Exercise requirements:
1. From the hepatitis A text, list every way the text says the virus is transmitted.
2. Rewrite the paragraph of the hepatitis A text beginning "The infection produces a self-limited disease" as a bulleted list that keeps its main facts.

Page excerpt:
↓
Hepatitis A, caused by hepatitis A virus, is an acute infectious disease of the liver that is transmitted person to person by ingestion of contaminated food or water or through direct contact with an infectious person. Millions of people are believed to become infected with HAV every year. The incubation period is two to six weeks and on average is 28 days.
In less developed countries the HAV is usually contracted in early childhood. Clean water helps to decrease contraction of HAV. In 90% of patients no symptoms are even shown. In developed countries such as Europe and the United States most contractions happen to young adults who travel to countries with high incidence of the disease.
The infection produces a self-limited disease that doesn’t result in chronic infection or chronic liver disease. 10 to 15 percent of patients might experience a relapse of symptoms during the 6 months after acute illness. Liver failure is rare and is usually related to age. The body’s response is to produce lifelong antibodies that confer protection against re-infection. The disease has a vaccine and it has been proven to be effective in controlling outbreaks worldwide.
↑
Dataset extract:
↓
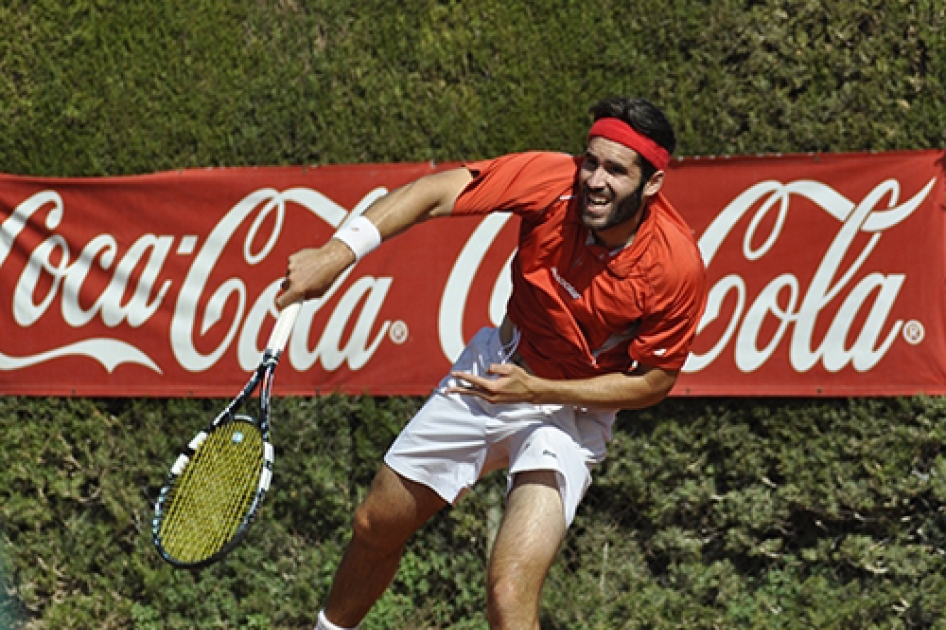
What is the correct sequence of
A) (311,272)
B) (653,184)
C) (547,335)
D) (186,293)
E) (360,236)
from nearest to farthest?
(311,272), (360,236), (653,184), (547,335), (186,293)

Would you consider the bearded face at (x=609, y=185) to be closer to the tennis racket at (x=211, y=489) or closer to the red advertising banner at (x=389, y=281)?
the tennis racket at (x=211, y=489)

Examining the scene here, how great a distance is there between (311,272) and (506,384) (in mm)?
716

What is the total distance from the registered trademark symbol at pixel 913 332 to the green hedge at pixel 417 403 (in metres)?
0.26

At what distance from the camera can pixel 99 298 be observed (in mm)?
6395

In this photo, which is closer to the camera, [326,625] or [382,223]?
[382,223]

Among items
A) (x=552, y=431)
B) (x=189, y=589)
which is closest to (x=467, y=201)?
(x=552, y=431)

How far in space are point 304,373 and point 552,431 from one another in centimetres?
206

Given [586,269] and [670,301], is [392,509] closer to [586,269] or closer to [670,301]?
[586,269]

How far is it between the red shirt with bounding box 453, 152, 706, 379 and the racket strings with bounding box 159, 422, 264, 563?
1.03 meters

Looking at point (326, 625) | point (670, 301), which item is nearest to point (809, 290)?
point (670, 301)

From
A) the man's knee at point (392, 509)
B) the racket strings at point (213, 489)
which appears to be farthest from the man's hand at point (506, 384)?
the racket strings at point (213, 489)

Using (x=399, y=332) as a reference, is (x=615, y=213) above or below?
below

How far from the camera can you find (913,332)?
5.71m

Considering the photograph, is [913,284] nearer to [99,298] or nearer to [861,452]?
[861,452]
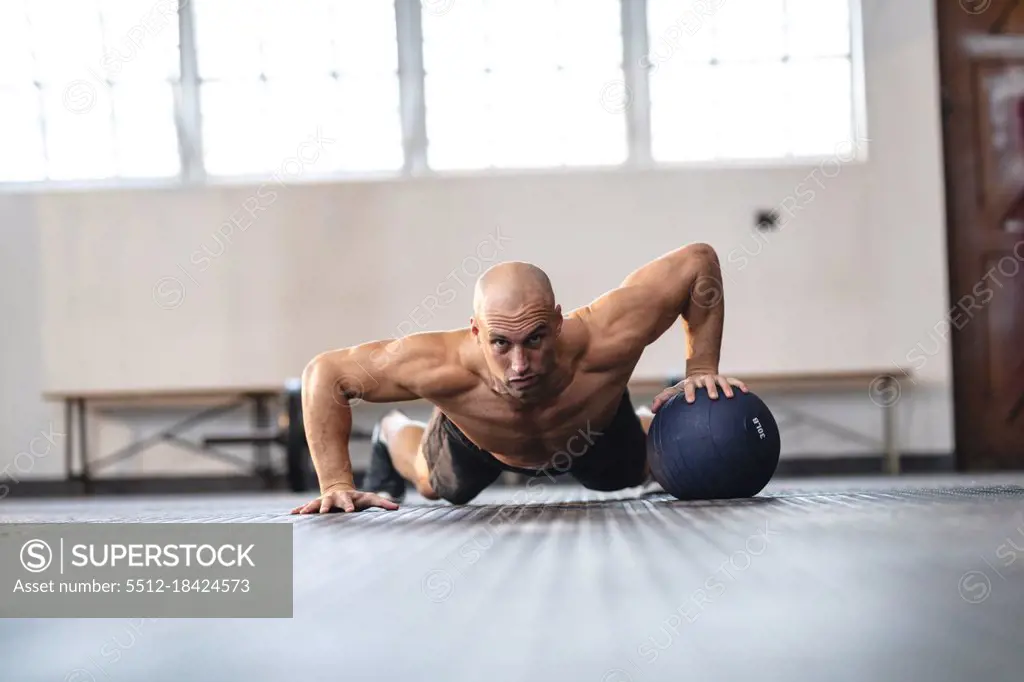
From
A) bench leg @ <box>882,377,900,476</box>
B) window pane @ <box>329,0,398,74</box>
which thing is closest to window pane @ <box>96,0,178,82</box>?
window pane @ <box>329,0,398,74</box>

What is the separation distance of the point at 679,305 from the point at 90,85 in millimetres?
6245

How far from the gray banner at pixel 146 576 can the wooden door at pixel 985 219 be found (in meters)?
6.83

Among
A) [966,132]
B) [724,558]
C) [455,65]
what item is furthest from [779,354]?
[724,558]

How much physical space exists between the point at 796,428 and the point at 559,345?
5.15 m

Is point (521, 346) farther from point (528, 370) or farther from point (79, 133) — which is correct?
point (79, 133)

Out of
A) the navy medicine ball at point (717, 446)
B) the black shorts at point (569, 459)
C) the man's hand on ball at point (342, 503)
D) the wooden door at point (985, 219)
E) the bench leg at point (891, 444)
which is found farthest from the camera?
the wooden door at point (985, 219)

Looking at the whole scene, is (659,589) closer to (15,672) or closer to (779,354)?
(15,672)

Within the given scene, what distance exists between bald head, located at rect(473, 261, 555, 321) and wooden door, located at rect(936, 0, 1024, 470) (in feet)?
19.0

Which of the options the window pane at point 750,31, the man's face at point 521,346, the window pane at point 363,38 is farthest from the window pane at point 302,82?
the man's face at point 521,346

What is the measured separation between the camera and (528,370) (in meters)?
2.51

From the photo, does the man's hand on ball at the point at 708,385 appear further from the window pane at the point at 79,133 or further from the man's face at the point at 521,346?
the window pane at the point at 79,133

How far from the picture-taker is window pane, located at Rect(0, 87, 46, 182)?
7.84 metres

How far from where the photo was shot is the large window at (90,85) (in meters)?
7.73

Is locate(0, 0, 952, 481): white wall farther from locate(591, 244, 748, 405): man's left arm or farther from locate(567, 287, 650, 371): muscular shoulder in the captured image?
locate(567, 287, 650, 371): muscular shoulder
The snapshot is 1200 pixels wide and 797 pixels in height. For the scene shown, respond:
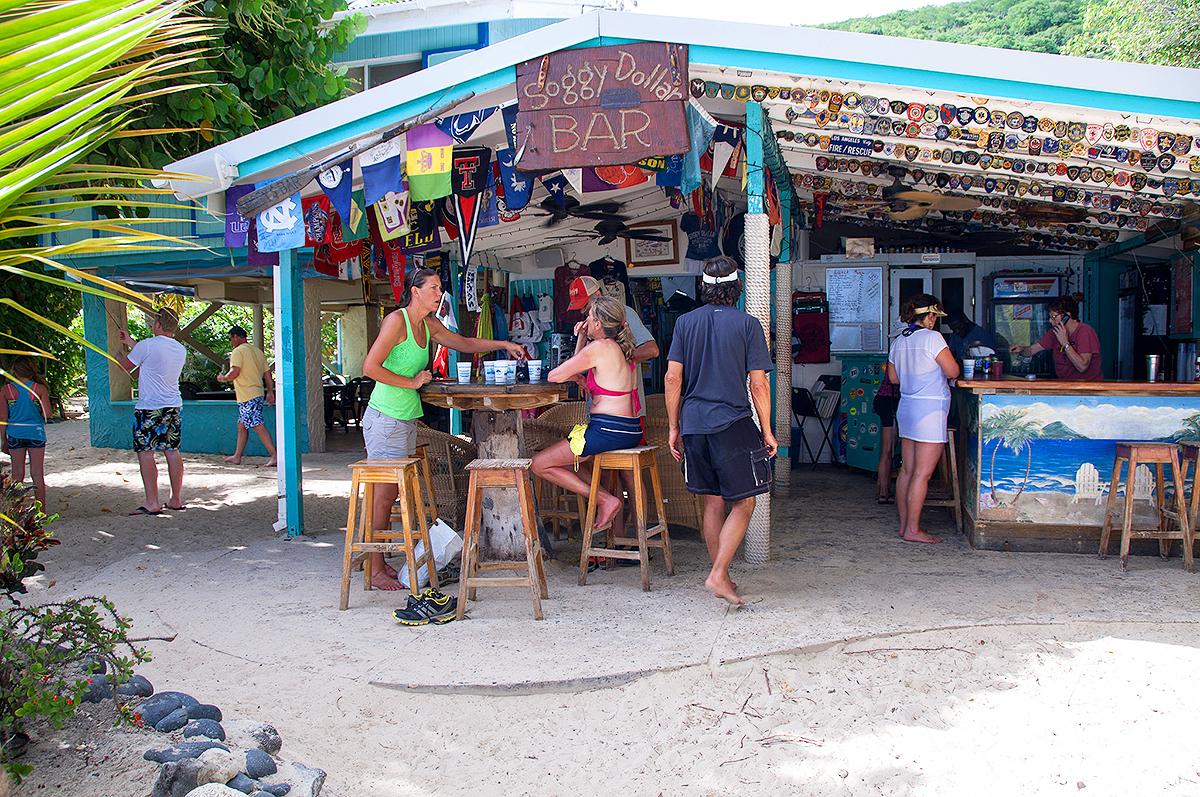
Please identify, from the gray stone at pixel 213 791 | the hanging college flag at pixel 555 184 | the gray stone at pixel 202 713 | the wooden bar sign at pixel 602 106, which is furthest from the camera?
the hanging college flag at pixel 555 184

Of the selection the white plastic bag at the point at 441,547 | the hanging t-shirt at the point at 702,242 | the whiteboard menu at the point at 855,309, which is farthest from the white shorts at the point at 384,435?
the whiteboard menu at the point at 855,309

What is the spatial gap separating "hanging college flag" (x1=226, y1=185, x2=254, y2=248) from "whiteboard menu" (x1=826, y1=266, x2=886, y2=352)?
670 centimetres

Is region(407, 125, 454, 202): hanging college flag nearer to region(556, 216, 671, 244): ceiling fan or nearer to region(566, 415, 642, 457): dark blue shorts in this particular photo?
region(566, 415, 642, 457): dark blue shorts

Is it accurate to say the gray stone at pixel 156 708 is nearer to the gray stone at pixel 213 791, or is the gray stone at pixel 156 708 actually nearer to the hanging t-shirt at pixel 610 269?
the gray stone at pixel 213 791

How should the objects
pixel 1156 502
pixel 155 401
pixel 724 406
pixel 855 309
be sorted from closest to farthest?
pixel 724 406, pixel 1156 502, pixel 155 401, pixel 855 309

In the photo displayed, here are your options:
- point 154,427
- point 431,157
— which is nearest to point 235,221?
point 431,157

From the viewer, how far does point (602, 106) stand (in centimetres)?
531

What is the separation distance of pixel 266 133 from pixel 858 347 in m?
7.03

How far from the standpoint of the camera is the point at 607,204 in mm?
9031

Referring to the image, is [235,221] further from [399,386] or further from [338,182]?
[399,386]

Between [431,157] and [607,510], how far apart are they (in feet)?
8.36

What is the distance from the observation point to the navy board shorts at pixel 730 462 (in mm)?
4746

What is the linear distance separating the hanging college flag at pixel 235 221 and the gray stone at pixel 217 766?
441cm

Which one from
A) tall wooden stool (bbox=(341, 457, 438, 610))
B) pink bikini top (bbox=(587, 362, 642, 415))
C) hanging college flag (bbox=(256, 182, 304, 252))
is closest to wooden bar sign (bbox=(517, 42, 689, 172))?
pink bikini top (bbox=(587, 362, 642, 415))
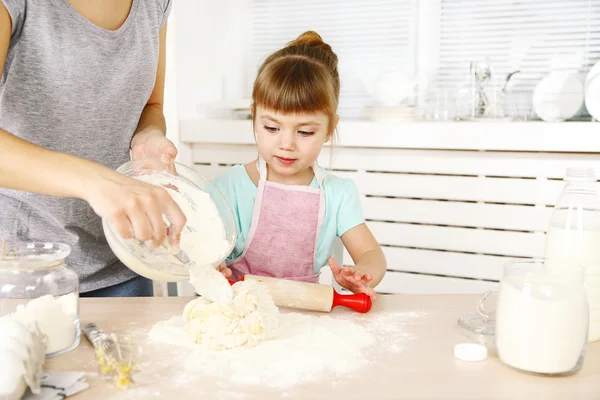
↑
Per-task outputs:
1.
- Ingestion of contaminated food
- Ingestion of contaminated water
- Direct contact with an infectious person

2.
- The infection is self-limited and does not lead to chronic infection or chronic liver disease.
- Ten to 15 percent of patients may have a relapse of symptoms within six months after the acute illness.
- Liver failure is rare and is usually related to age.
- The body produces lifelong antibodies that protect against re-infection.
- A vaccine exists and has proven effective in controlling outbreaks worldwide.